### Page-level text extractions
▽
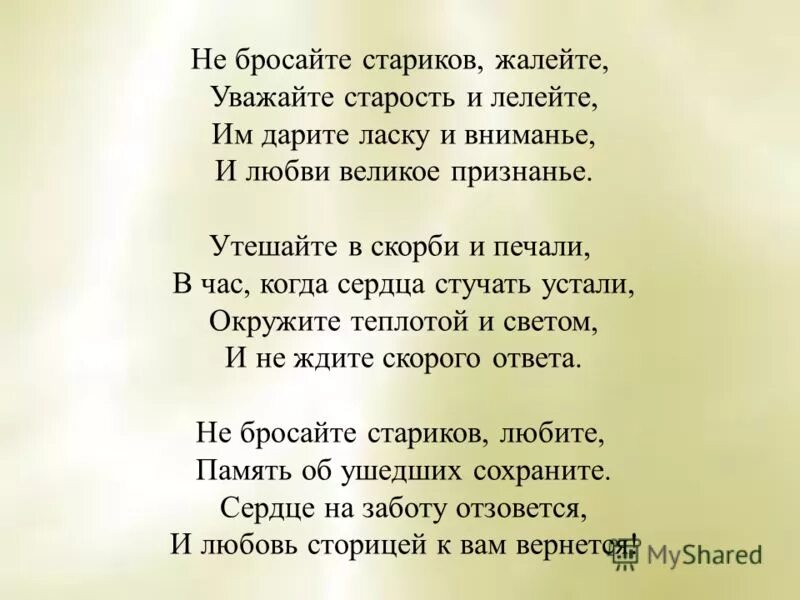 Не бросайте стариков, жалейте,
Уважайте старость и лелейте,
Им дарите ласку и вниманье,
И любви великое признанье.

Утешайте в скорби и печали,
В час, когда сердца стучать устали,
Окружите теплотой и светом,
И не ждите скорого ответа.

Не бросайте стариков, любите,
Память об ушедших сохраните.
Сердце на заботу отзовется,
И любовь сторицей к вам вернется!

MyShared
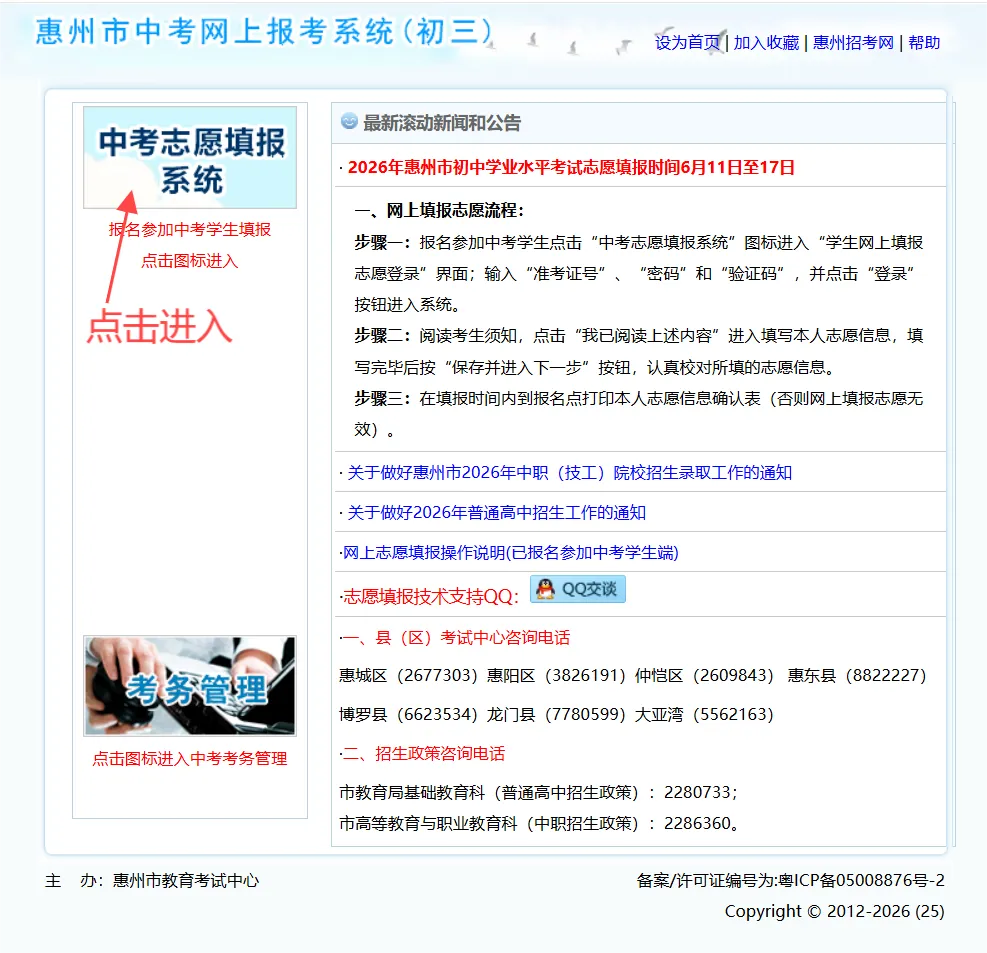 惠州市中考网上报考系统（初三）

设为首页 | 加入收藏 | 惠州招考网 | 帮助

中考志愿填报系统

报名参加中考学生填报
点击图标进入

点击进入

考务管理

点击图标进入中考考务管理

最新滚动新闻和公告

· 2026年惠州市初中学业水平考试志愿填报时间6月11日至17日

一、网上填报志愿流程：
步骤一：报名参加中考学生点击“中考志愿填报系统”图标进入“学生网上填报志愿登录”界面；输入“准考证号”、“密码”和“验证码”，并点击“登录”按钮进入系统。
步骤二：阅读考生须知，点击“我已阅读上述内容”进入填写本人志愿信息，填写完毕后按“保存并进入下一步”按钮，认真校对所填的志愿信息。
步骤三：在填报时间内到报名点打印本人志愿信息确认表（否则网上填报志愿无效）。

· 关于做好惠州市2026年中职（技工）院校招生录取工作的通知

· 关于做好2026年普通高中招生工作的通知

·网上志愿填报操作说明(已报名参加中考学生端)

·志愿填报技术支持QQ: QQ交谈

·一、县（区）考试中心咨询电话
惠城区（2677303）惠阳区（3826191）仲恺区（2609843） 惠东县（8822227）
博罗县（6623534）龙门县（7780599）大亚湾（5562163）

·二、招生政策咨询电话
市教育局基础教育科（普通高中招生政策）：2280733；
市高等教育与职业教育科（中职招生政策）：2286360。

主 办：惠州市教育考试中心

备案/许可证编号为:粤ICP备05008876号-2
Copyright © 2012-2026 (25)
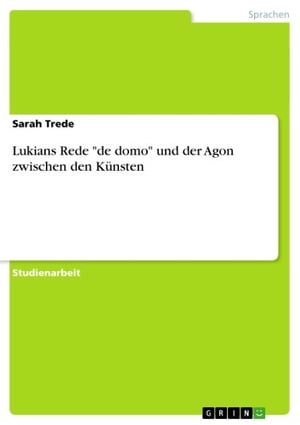 Sprachen

Sarah Trede

Lukians Rede "de domo" und der Agon zwischen den Künsten

Studienarbeit

GRIN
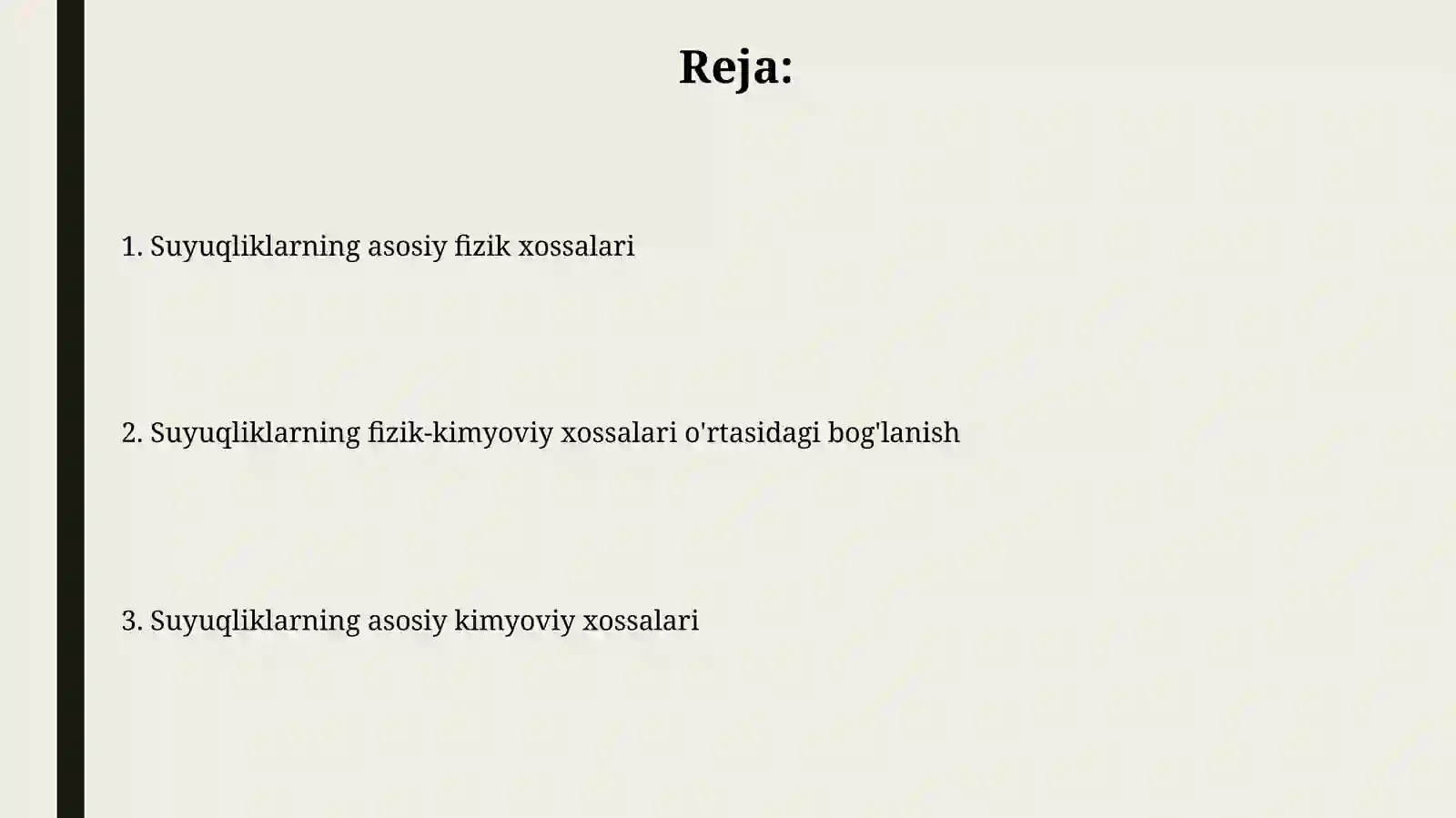 Reja:

1. Suyuqliklarning asosiy fizik xossalari

2. Suyuqliklarning fizik-kimyoviy xossalari o'rtasidagi bog'lanish

3. Suyuqliklarning asosiy kimyoviy xossalari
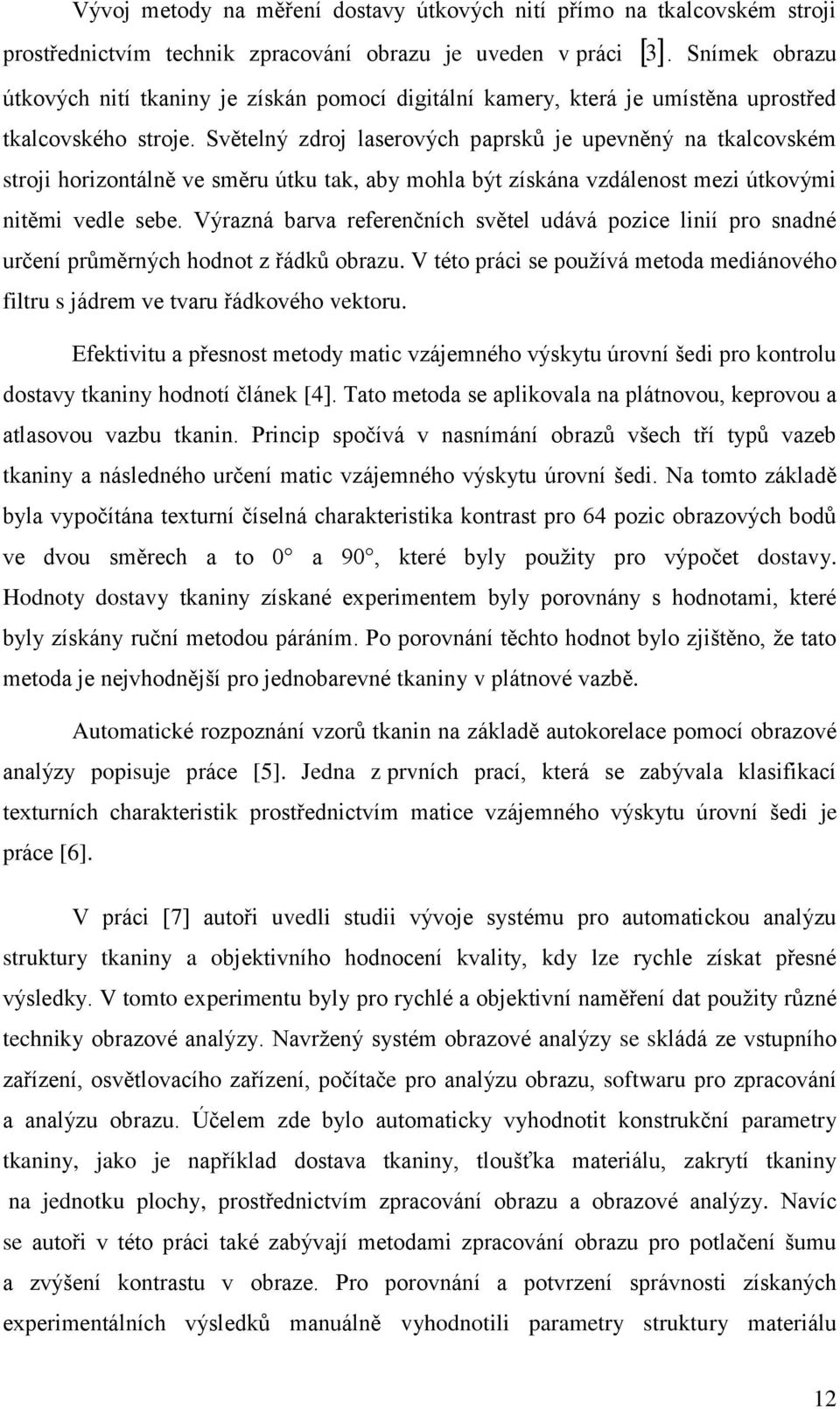 Vývoj metody na měření dostavy útkových nití přímo na tkalcovském stroji prostřednictvím technik zpracování obrazu je uveden v práci [3]. Snímek obrazu útkových nití tkaniny je získán pomocí digitální kamery, která je umístěna uprostřed tkalcovského stroje. Světelný zdroj laserových paprsků je upevněný na tkalcovském stroji horizontálně ve směru útku tak, aby mohla být získána vzdálenost mezi útkovými nitěmi vedle sebe. Výrazná barva referenčních světel udává pozice linií pro snadné určení průměrných hodnot z řádků obrazu. V této práci se používá metoda mediánového filtru s jádrem ve tvaru řádkového vektoru.

Efektivitu a přesnost metody matic vzájemného výskytu úrovní šedi pro kontrolu dostavy tkaniny hodnotí článek [4]. Tato metoda se aplikovala na plátnovou, keprovou a atlasovou vazbu tkanin. Princip spočívá v nasnímání obrazů všech tří typů vazeb tkaniny a následného určení matic vzájemného výskytu úrovní šedi. Na tomto základě byla vypočítána texturní číselná charakteristika kontrast pro 64 pozic obrazových bodů ve dvou směrech a to 0° a 90°, které byly použity pro výpočet dostavy. Hodnoty dostavy tkaniny získané experimentem byly porovnány s hodnotami, které byly získány ruční metodou páráním. Po porovnání těchto hodnot bylo zjištěno, že tato metoda je nejvhodnější pro jednobarevné tkaniny v plátnové vazbě.

Automatické rozpoznání vzorů tkanin na základě autokorelace pomocí obrazové analýzy popisuje práce [5]. Jedna z prvních prací, která se zabývala klasifikací texturních charakteristik prostřednictvím matice vzájemného výskytu úrovní šedi je práce [6].

V práci [7] autoři uvedli studii vývoje systému pro automatickou analýzu struktury tkaniny a objektivního hodnocení kvality, kdy lze rychle získat přesné výsledky. V tomto experimentu byly pro rychlé a objektivní naměření dat použity různé techniky obrazové analýzy. Navržený systém obrazové analýzy se skládá ze vstupního zařízení, osvětlovacího zařízení, počítače pro analýzu obrazu, softwaru pro zpracování a analýzu obrazu. Účelem zde bylo automaticky vyhodnotit konstrukční parametry tkaniny, jako je například dostava tkaniny, tloušťka materiálu, zakrytí tkaniny na jednotku plochy, prostřednictvím zpracování obrazu a obrazové analýzy. Navíc se autoři v této práci také zabývají metodami zpracování obrazu pro potlačení šumu a zvýšení kontrastu v obraze. Pro porovnání a potvrzení správnosti získaných experimentálních výsledků manuálně vyhodnotili parametry struktury materiálu

12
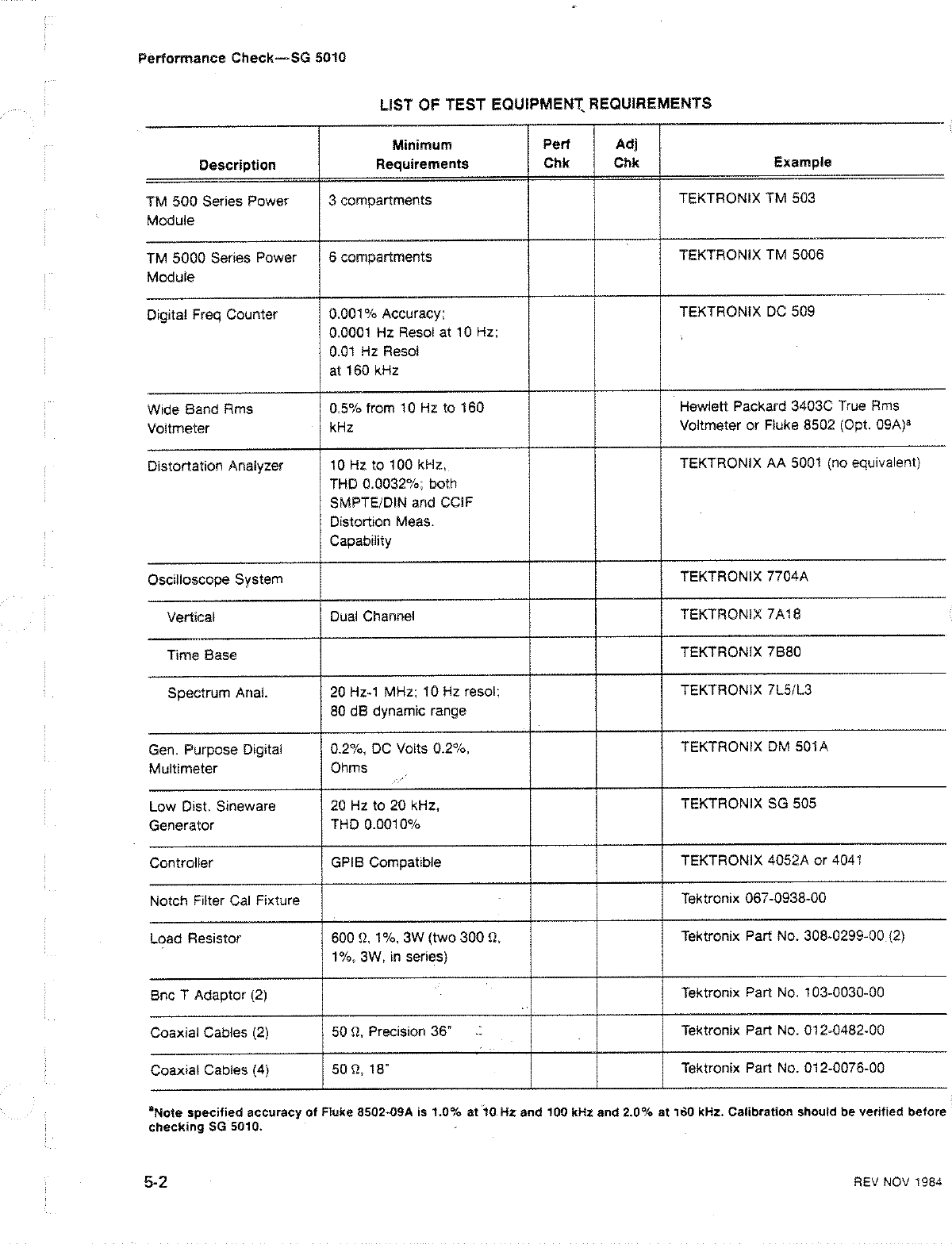 Performance Check—SG 5010

LIST OF TEST EQUIPMENT REQUIREMENTS

| Description | Minimum Requirements | Perf Chk | Adj Chk | Example |
|---|---|---|---|---|
| TM 500 Series Power Module | 3 compartments | | | TEKTRONIX TM 503 |
| TM 5000 Series Power Module | 6 compartments | | | TEKTRONIX TM 5006 |
| Digital Freq Counter | 0.001% Accuracy; 0.0001 Hz Resol at 10 Hz; 0.01 Hz Resol at 160 kHz | | | TEKTRONIX DC 509 |
| Wide Band Rms Voltmeter | 0.5% from 10 Hz to 160 kHz | | | Hewlett Packard 3403C True Rms Voltmeter or Fluke 8502 (Opt. 09A)$^a$ |
| Distortation Analyzer | 10 Hz to 100 kHz, THD 0.0032%; both SMPTE/DIN and CCIF Distortion Meas. Capability | | | TEKTRONIX AA 5001 (no equivalent) |
| Oscilloscope System | | | | TEKTRONIX 7704A |
| Vertical | Dual Channel | | | TEKTRONIX 7A18 |
| Time Base | | | | TEKTRONIX 7B80 |
| Spectrum Anal. | 20 Hz-1 MHz; 10 Hz resol; 80 dB dynamic range | | | TEKTRONIX 7L5/L3 |
| Gen. Purpose Digital Multimeter | 0.2%, DC Volts 0.2%, Ohms | | | TEKTRONIX DM 501A |
| Low Dist. Sineware Generator | 20 Hz to 20 kHz, THD 0.0010% | | | TEKTRONIX SG 505 |
| Controller | GPIB Compatible | | | TEKTRONIX 4052A or 4041 |
| Notch Filter Cal Fixture | | | | Tektronix 067-0938-00 |
| Load Resistor | 600 Ω, 1%, 3W (two 300 Ω, 1%, 3W, in series) | | | Tektronix Part No. 308-0299-00 (2) |
| Bnc T Adaptor (2) | | | | Tektronix Part No. 103-0030-00 |
| Coaxial Cables (2) | 50 Ω, Precision 36" | | | Tektronix Part No. 012-0482-00 |
| Coaxial Cables (4) | 50 Ω, 18" | | | Tektronix Part No. 012-0076-00 |

$^a$Note specified accuracy of Fluke 8502-09A is 1.0% at 10 Hz and 100 kHz and 2.0% at 160 kHz. Calibration should be verified before checking SG 5010.

5-2

REV NOV 1984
△
### Activity
Your answer must restate the entries word for word and contain no pictures.

### Answer to the exercise
 Не бросайте стариков, жалейте,
Уважайте старость и лелейте,
Им дарите ласку и вниманье,
И любви великое признанье.

Утешайте в скорби и печали,
В час, когда сердца стучать устали,
Окружите теплотой и светом,
И не ждите скорого ответа.

Не бросайте стариков, любите,
Память об ушедших сохраните.
Сердце на заботу отзовется,
И любовь сторицей к вам вернется!

MyShared
 惠州市中考网上报考系统（初三）

设为首页 | 加入收藏 | 惠州招考网 | 帮助

中考志愿填报系统

报名参加中考学生填报
点击图标进入

点击进入

考务管理

点击图标进入中考考务管理

最新滚动新闻和公告

· 2026年惠州市初中学业水平考试志愿填报时间6月11日至17日

一、网上填报志愿流程：
步骤一：报名参加中考学生点击“中考志愿填报系统”图标进入“学生网上填报志愿登录”界面；输入“准考证号”、“密码”和“验证码”，并点击“登录”按钮进入系统。
步骤二：阅读考生须知，点击“我已阅读上述内容”进入填写本人志愿信息，填写完毕后按“保存并进入下一步”按钮，认真校对所填的志愿信息。
步骤三：在填报时间内到报名点打印本人志愿信息确认表（否则网上填报志愿无效）。

· 关于做好惠州市2026年中职（技工）院校招生录取工作的通知

· 关于做好2026年普通高中招生工作的通知

·网上志愿填报操作说明(已报名参加中考学生端)

·志愿填报技术支持QQ: QQ交谈

·一、县（区）考试中心咨询电话
惠城区（2677303）惠阳区（3826191）仲恺区（2609843） 惠东县（8822227）
博罗县（6623534）龙门县（7780599）大亚湾（5562163）

·二、招生政策咨询电话
市教育局基础教育科（普通高中招生政策）：2280733；
市高等教育与职业教育科（中职招生政策）：2286360。

主 办：惠州市教育考试中心

备案/许可证编号为:粤ICP备05008876号-2
Copyright © 2012-2026 (25)
 Sprachen

Sarah Trede

Lukians Rede "de domo" und der Agon zwischen den Künsten

Studienarbeit

GRIN
 Reja:

1. Suyuqliklarning asosiy fizik xossalari

2. Suyuqliklarning fizik-kimyoviy xossalari o'rtasidagi bog'lanish

3. Suyuqliklarning asosiy kimyoviy xossalari
 Vývoj metody na měření dostavy útkových nití přímo na tkalcovském stroji prostřednictvím technik zpracování obrazu je uveden v práci [3]. Snímek obrazu útkových nití tkaniny je získán pomocí digitální kamery, která je umístěna uprostřed tkalcovského stroje. Světelný zdroj laserových paprsků je upevněný na tkalcovském stroji horizontálně ve směru útku tak, aby mohla být získána vzdálenost mezi útkovými nitěmi vedle sebe. Výrazná barva referenčních světel udává pozice linií pro snadné určení průměrných hodnot z řádků obrazu. V této práci se používá metoda mediánového filtru s jádrem ve tvaru řádkového vektoru.

Efektivitu a přesnost metody matic vzájemného výskytu úrovní šedi pro kontrolu dostavy tkaniny hodnotí článek [4]. Tato metoda se aplikovala na plátnovou, keprovou a atlasovou vazbu tkanin. Princip spočívá v nasnímání obrazů všech tří typů vazeb tkaniny a následného určení matic vzájemného výskytu úrovní šedi. Na tomto základě byla vypočítána texturní číselná charakteristika kontrast pro 64 pozic obrazových bodů ve dvou směrech a to 0° a 90°, které byly použity pro výpočet dostavy. Hodnoty dostavy tkaniny získané experimentem byly porovnány s hodnotami, které byly získány ruční metodou páráním. Po porovnání těchto hodnot bylo zjištěno, že tato metoda je nejvhodnější pro jednobarevné tkaniny v plátnové vazbě.

Automatické rozpoznání vzorů tkanin na základě autokorelace pomocí obrazové analýzy popisuje práce [5]. Jedna z prvních prací, která se zabývala klasifikací texturních charakteristik prostřednictvím matice vzájemného výskytu úrovní šedi je práce [6].

V práci [7] autoři uvedli studii vývoje systému pro automatickou analýzu struktury tkaniny a objektivního hodnocení kvality, kdy lze rychle získat přesné výsledky. V tomto experimentu byly pro rychlé a objektivní naměření dat použity různé techniky obrazové analýzy. Navržený systém obrazové analýzy se skládá ze vstupního zařízení, osvětlovacího zařízení, počítače pro analýzu obrazu, softwaru pro zpracování a analýzu obrazu. Účelem zde bylo automaticky vyhodnotit konstrukční parametry tkaniny, jako je například dostava tkaniny, tloušťka materiálu, zakrytí tkaniny na jednotku plochy, prostřednictvím zpracování obrazu a obrazové analýzy. Navíc se autoři v této práci také zabývají metodami zpracování obrazu pro potlačení šumu a zvýšení kontrastu v obraze. Pro porovnání a potvrzení správnosti získaných experimentálních výsledků manuálně vyhodnotili parametry struktury materiálu

12
 Performance Check—SG 5010

LIST OF TEST EQUIPMENT REQUIREMENTS

| Description | Minimum Requirements | Perf Chk | Adj Chk | Example |
|---|---|---|---|---|
| TM 500 Series Power Module | 3 compartments | | | TEKTRONIX TM 503 |
| TM 5000 Series Power Module | 6 compartments | | | TEKTRONIX TM 5006 |
| Digital Freq Counter | 0.001% Accuracy; 0.0001 Hz Resol at 10 Hz; 0.01 Hz Resol at 160 kHz | | | TEKTRONIX DC 509 |
| Wide Band Rms Voltmeter | 0.5% from 10 Hz to 160 kHz | | | Hewlett Packard 3403C True Rms Voltmeter or Fluke 8502 (Opt. 09A)$^a$ |
| Distortation Analyzer | 10 Hz to 100 kHz, THD 0.0032%; both SMPTE/DIN and CCIF Distortion Meas. Capability | | | TEKTRONIX AA 5001 (no equivalent) |
| Oscilloscope System | | | | TEKTRONIX 7704A |
| Vertical | Dual Channel | | | TEKTRONIX 7A18 |
| Time Base | | | | TEKTRONIX 7B80 |
| Spectrum Anal. | 20 Hz-1 MHz; 10 Hz resol; 80 dB dynamic range | | | TEKTRONIX 7L5/L3 |
| Gen. Purpose Digital Multimeter | 0.2%, DC Volts 0.2%, Ohms | | | TEKTRONIX DM 501A |
| Low Dist. Sineware Generator | 20 Hz to 20 kHz, THD 0.0010% | | | TEKTRONIX SG 505 |
| Controller | GPIB Compatible | | | TEKTRONIX 4052A or 4041 |
| Notch Filter Cal Fixture | | | | Tektronix 067-0938-00 |
| Load Resistor | 600 Ω, 1%, 3W (two 300 Ω, 1%, 3W, in series) | | | Tektronix Part No. 308-0299-00 (2) |
| Bnc T Adaptor (2) | | | | Tektronix Part No. 103-0030-00 |
| Coaxial Cables (2) | 50 Ω, Precision 36" | | | Tektronix Part No. 012-0482-00 |
| Coaxial Cables (4) | 50 Ω, 18" | | | Tektronix Part No. 012-0076-00 |

$^a$Note specified accuracy of Fluke 8502-09A is 1.0% at 10 Hz and 100 kHz and 2.0% at 160 kHz. Calibration should be verified before checking SG 5010.

5-2

REV NOV 1984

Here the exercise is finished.